Before the pregnancy, the cervix remains closed and rigid—wide enough to let the menstrual blood and sperm to pass through. When a woman becomes pregnant, the cervix gets sealed by the mucous plug—it protects the baby by preventing microbes from entering the uterus.


As the pregnancy progresses, the cervix gradually softens, decreases in length and starts to dilate to allow the baby to pass from uterus to the vagina when the labor begins. This is referred to as effacing and dilating. If the cervix starts opening or dilating before time, it poses a risk to the baby.

Why Causes Short Cervical Length?

Below are the factors which can influence the cervical length.


1. In the first trimester, the cervical length is determined by the mother’s anatomy—whether she has a small cervix from the beginning.

2. An infection in the cervix can also affect its length.


3. A distended uterus, which is when the uterus stretches too far, can also cause the cervical length to shorten. This is more common in moms with multiple pregnancies.

4. Inflammation of the uterine lining can affect the cervical length too.


5. If the mother has undergone an abortion or a cervical surgery, the cervical length might decrease.

6. If the complications arise due to which the mother bleeds during pregnancy, it can irritate the cervix and affect the cervical length.


7. An incompetent cervical tissue is when the cervical tissue is weak and causes loss of a healthy pregnancy, which can influence the cervix length.

How Is Cervical Length Determined?

Cervical length is determined using a transvaginal scan (TVS), which is done by inserting a transducer inside the vagina. The cervix is a tube-like structure and has an opening into the vagina, which is called external OS. The end that opens into the uterus is called internal OS. The TVS measures the opening from the internal OS to external OS in centimeters or millimeters.

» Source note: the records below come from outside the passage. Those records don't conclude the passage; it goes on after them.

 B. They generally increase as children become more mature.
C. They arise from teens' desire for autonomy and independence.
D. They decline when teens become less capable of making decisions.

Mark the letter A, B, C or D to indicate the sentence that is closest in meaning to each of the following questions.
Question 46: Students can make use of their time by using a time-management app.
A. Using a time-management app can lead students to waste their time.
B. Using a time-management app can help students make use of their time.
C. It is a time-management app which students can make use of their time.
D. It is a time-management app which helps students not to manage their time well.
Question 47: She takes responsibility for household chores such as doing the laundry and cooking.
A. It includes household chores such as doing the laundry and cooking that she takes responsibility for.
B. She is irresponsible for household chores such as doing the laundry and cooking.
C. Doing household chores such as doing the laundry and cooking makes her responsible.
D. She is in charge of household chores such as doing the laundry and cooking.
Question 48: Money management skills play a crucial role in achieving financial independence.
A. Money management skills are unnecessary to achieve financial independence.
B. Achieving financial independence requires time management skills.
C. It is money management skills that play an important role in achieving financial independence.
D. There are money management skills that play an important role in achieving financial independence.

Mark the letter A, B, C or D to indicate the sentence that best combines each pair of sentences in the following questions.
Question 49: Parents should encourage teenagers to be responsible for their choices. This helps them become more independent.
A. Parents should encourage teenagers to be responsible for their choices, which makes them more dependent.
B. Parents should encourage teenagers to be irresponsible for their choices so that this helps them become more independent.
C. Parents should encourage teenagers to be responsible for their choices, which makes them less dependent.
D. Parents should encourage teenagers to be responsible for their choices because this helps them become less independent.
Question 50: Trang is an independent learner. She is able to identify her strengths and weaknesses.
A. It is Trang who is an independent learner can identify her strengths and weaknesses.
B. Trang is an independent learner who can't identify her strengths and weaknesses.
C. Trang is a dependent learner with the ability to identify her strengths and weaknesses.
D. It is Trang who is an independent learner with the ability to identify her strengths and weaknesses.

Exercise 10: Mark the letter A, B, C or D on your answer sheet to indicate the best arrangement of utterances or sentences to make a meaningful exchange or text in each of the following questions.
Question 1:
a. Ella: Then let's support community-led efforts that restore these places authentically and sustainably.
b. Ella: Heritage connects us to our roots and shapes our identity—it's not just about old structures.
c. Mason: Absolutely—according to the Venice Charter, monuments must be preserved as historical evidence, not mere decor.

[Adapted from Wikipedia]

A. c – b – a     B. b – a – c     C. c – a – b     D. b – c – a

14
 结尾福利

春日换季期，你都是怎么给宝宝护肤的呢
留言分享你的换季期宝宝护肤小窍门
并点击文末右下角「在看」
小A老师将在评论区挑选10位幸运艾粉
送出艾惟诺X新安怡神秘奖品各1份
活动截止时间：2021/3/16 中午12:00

By the time, the pregnancy reaches the 24th week of pregnancy, the cervical length is about 35 to 48 millimeters. The cervical length is termed as short if it is less than 25 millimeters before the 24th-week.  The risk of premature delivery is higher if the cervical length is found to be less than 20 millimeters.

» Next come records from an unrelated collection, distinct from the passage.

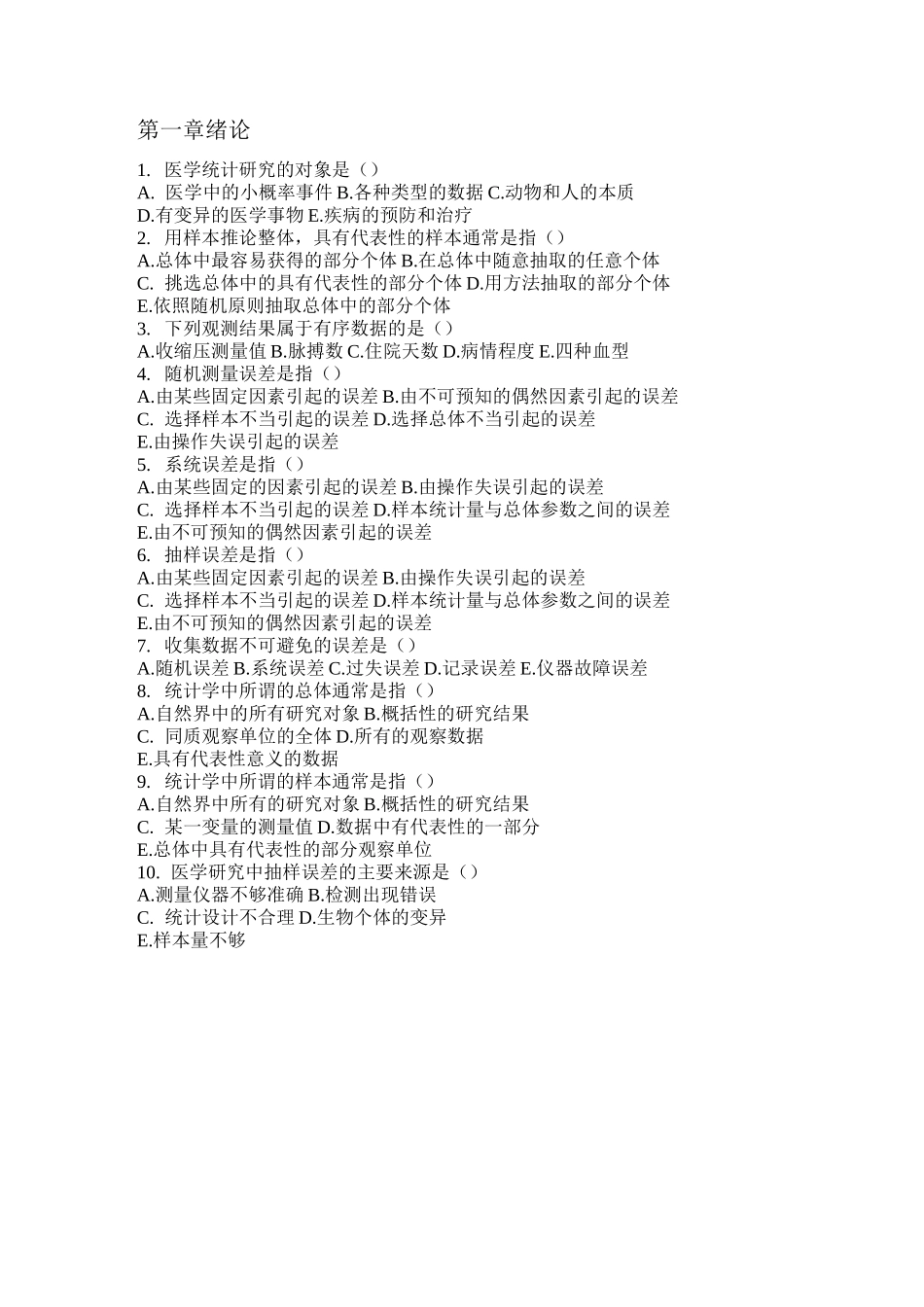 第一章绪论

1. 医学统计研究的对象是（）
A. 医学中的小概率事件 B.各种类型的数据 C.动物和人的本质
D.有变异的医学事物 E.疾病的预防和治疗
2. 用样本推论整体，具有代表性的样本通常是指（）
A.总体中最容易获得的部分个体 B.在总体中随意抽取的任意个体
C. 挑选总体中的具有代表性的部分个体 D.用方法抽取的部分个体
E.依照随机原则抽取总体中的部分个体
3. 下列观测结果属于有序数据的是（）
A.收缩压测量值 B.脉搏数 C.住院天数 D.病情程度 E.四种血型
4. 随机测量误差是指（）
A.由某些固定因素引起的误差 B.由不可预知的偶然因素引起的误差
C. 选择样本不当引起的误差 D.选择总体不当引起的误差
E.由操作失误引起的误差
5. 系统误差是指（）
A.由某些固定的因素引起的误差 B.由操作失误引起的误差
C. 选择样本不当引起的误差 D.样本统计量与总体参数之间的误差
E.由不可预知的偶然因素引起的误差
6. 抽样误差是指（）
A.由某些固定因素引起的误差 B.由操作失误引起的误差
C. 选择样本不当引起的误差 D.样本统计量与总体参数之间的误差
E.由不可预知的偶然因素引起的误差
7. 收集数据不可避免的误差是（）
A.随机误差 B.系统误差 C.过失误差 D.记录误差 E.仪器故障误差
8. 统计学中所谓的总体通常是指（）
A.自然界中的所有研究对象 B.概括性的研究结果
C. 同质观察单位的全体 D.所有的观察数据
E.具有代表性意义的数据
9. 统计学中所谓的样本通常是指（）
A.自然界中所有的研究对象 B.概括性的研究结果
C. 某一变量的测量值 D.数据中有代表性的一部分
E.总体中具有代表性的部分观察单位
10. 医学研究中抽样误差的主要来源是（）
A.测量仪器不够准确 B.检测出现错误
C. 统计设计不合理 D.生物个体的变异
E.样本量不够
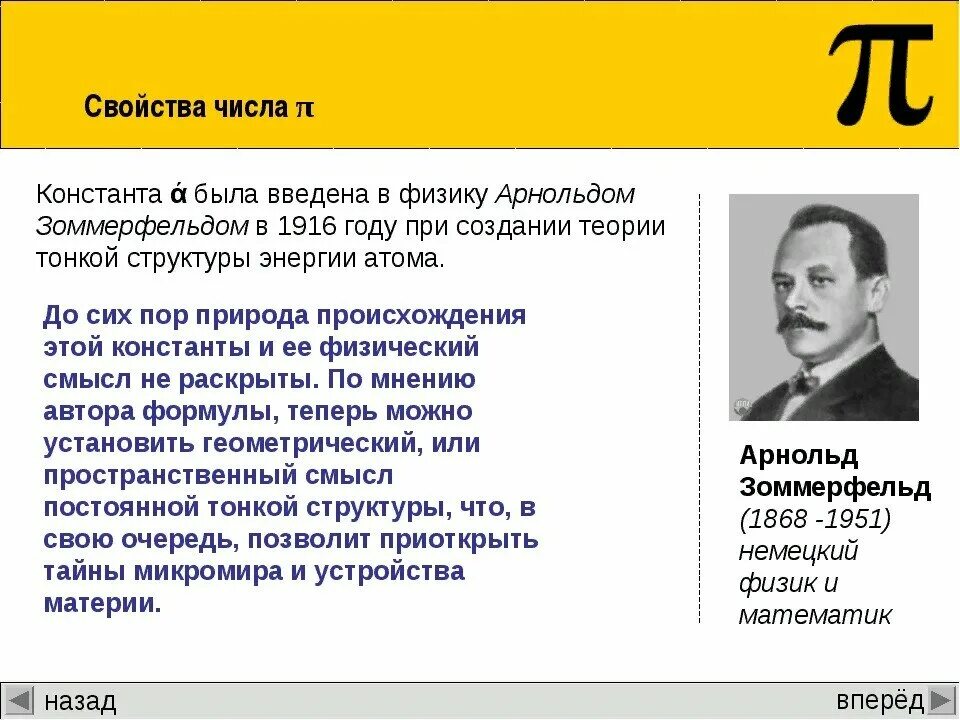 Свойства числа π

π

Константа ά была введена в физику Арнольдом Зоммерфельдом в 1916 году при создании теории тонкой структуры энергии атома.

До сих пор природа происхождения этой константы и ее физический смысл не раскрыты. По мнению автора формулы, теперь можно установить геометрический, или пространственный смысл постоянной тонкой структуры, что, в свою очередь, позволит приоткрыть тайны микромира и устройства материи.

Арнольд Зоммерфельд (1868 -1951) немецкий физик и математик

назад

вперёд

The TVS scan is not a part of routine checkup during pregnancy. However, it is performed on women who are at higher risk of preterm birth. These include mothers with a history of preterm labor around the 24th week of gestation, those who experienced an early miscarriage, had multiple pregnancies or have a family history of preterm labor.

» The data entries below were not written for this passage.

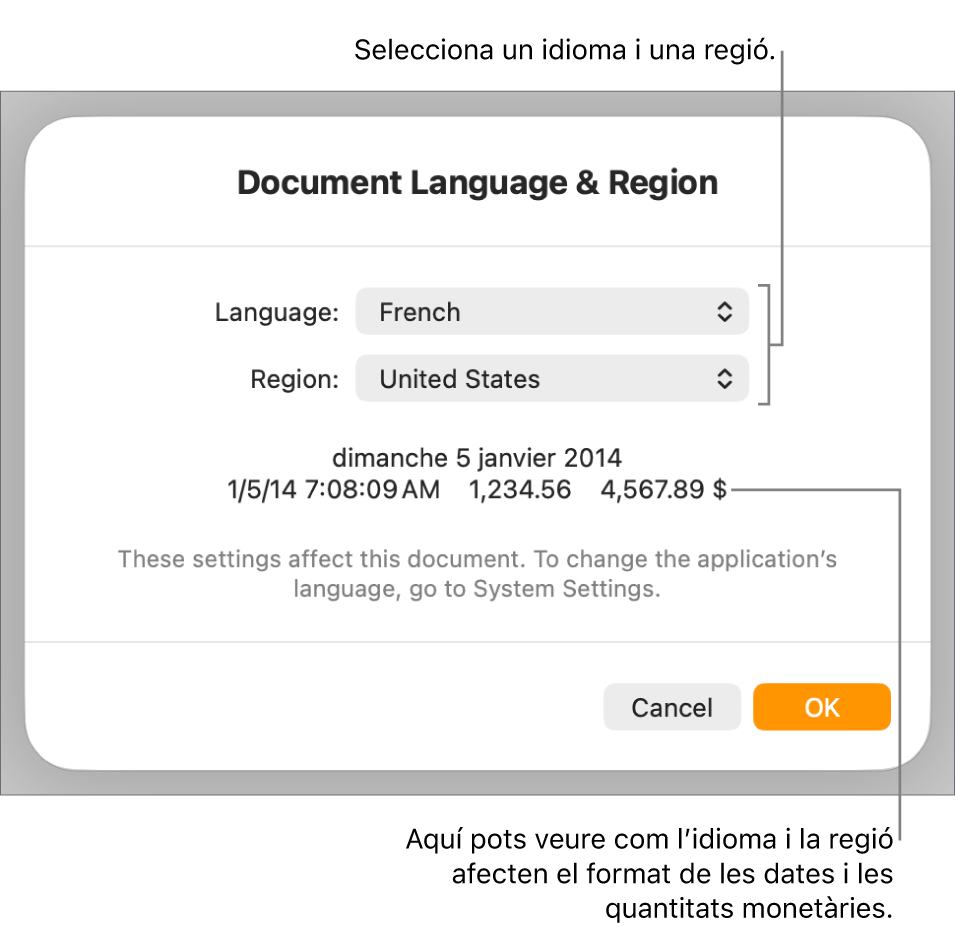 Selecciona un idioma i una regió.

Document Language & Region

Language: French

Region: United States

dimanche 5 janvier 2014
1/5/14 7:08:09 AM 1,234.56 4,567.89 $

These settings affect this document. To change the application's language, go to System Settings.

Cancel OK

Aquí pots veure com l'idioma i la regió afecten el format de les dates i les quantitats monetàries.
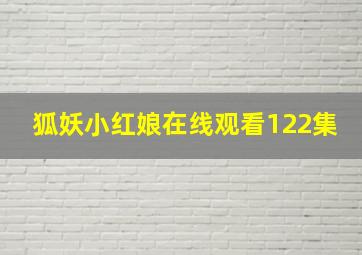 狐妖小红娘在线观看122集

Mothers must watch out for symptoms like severe lower back pain or lower abdominal pain, unusual vaginal discharge, pelvic pressure and occurrence of contractions before time.

In case you notice any one of these, contact your doctor immediately. Your cervix will be checked for dilation and infection. If there is an infection, you will receive an immediate treatment.

If the doctors notice that your cervical length is decreasing and the cervix is dilating, a cervical cerlage is performed—it involves sewing the cervix temporarily and removing them at the time of the labor. You will be advised to be complete on bed rest and stay hydrated—it will bring down the risk of preterm birth.

According to Mayo Foundation for Medical Education and Research (MFMER), there is a research going on a treatment that can reduce the risk of preterm delivery. The treatment involves using a form of hormone progesterone placed as a silicon device around the cervix to prevent a preterm delivery in mothers with shorter cervical length.1

Moms must contact their gynecologists if they are concerned about their cervical length—they will always be the best person to guide you.